1.2.3.1. Prerequisites (One-time setup)

The recommended Linux distribution is Ubuntu 22.04.

The following build host packages are required for Ubuntu. The following command will install the required tools on the Ubuntu Linux distribution.

For Ubuntu 22.04, please run the following:

$ sudo apt-get update
$ # Install packages required for builds
$ sudo apt-get -f -y install \
    git build-essential diffstat texinfo gawk chrpath socat doxygen \
    dos2unix python3 bison flex libssl-dev u-boot-tools mono-devel \
    mono-complete curl python3-distutils repo pseudo python3-sphinx \
    g++-multilib libc6-dev-i386 jq git-lfs pigz zstd liblz4-tool \
    cpio file zstd lz4

By default Ubuntu uses “dash” as the default shell for /bin/sh. You must reconfigure to use bash by running the following command:

sudo dpkg-reconfigure dash

Be sure to select “No” when you are asked to use dash as the default system shell.

Large Swap File

Building large packages, especially several at a time, requires a lot of working memory for a computer. For computers with 32 GB of RAM or more, this should not be a problem. For computers with less RAM, a swap file of ~16GB may be needed to build large packages. Creating a large swap file, or resizing a small swap file to be larger will help avoid build errors for large packages.

Proxy Setup

If working behind a proxy, please see Working Behind a Network Proxy.

1.2.3.2. Build Steps

Please refer to here for the layer configuration (oeconfig-file) for a particular release of Processor SDK Linux AM62x. The MACHINE can be set to am62xx-evm, for example.

The final command below will build the tisdk-default-image, which is the Processor SDK image with arago filesystem. See Build Options for a list of additional targets.

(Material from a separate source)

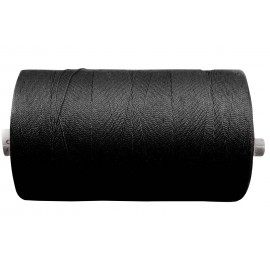 Sewing Yarn 100er - Anthracite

$ git clone https://git.ti.com/git/arago-project/oe-layersetup.git tisdk
$ cd tisdk
$ ./oe-layertool-setup.sh -f configs/processor-sdk/<oeconfig-file>
$ cd build
$ . conf/setenv
$ MACHINE=<machine> bitbake -k tisdk-default-image

Your newly built wic image will be generated in deploy-ti directory. Use Linux SD Card Creation Guide to flash this image on the SD-Card.

Note

The tisdk-default-image now includes Chromium by default, which may increase the build time. If you prefer not to build Chromium, you can remove the meta-browser layer from the oeconfig-file before running oe-layertool-setup.sh. However, if you are building the tisdk-default-image specifically to try out the TI Apps Launcher out-of-the-box (OOB), it is not recommended to remove the meta-browser layer. The TI Apps Launcher relies on Chromium and removing the layer may impact its functionality. Keep the meta-browser layer intact for the best OOB experience.

Note

While building images via Yocto, if you are facing locale.Error: unsupported locale setting error, it means your system is trying to use a locale setting which was not there. Run the following commands which will setup the locale and try building your target image again.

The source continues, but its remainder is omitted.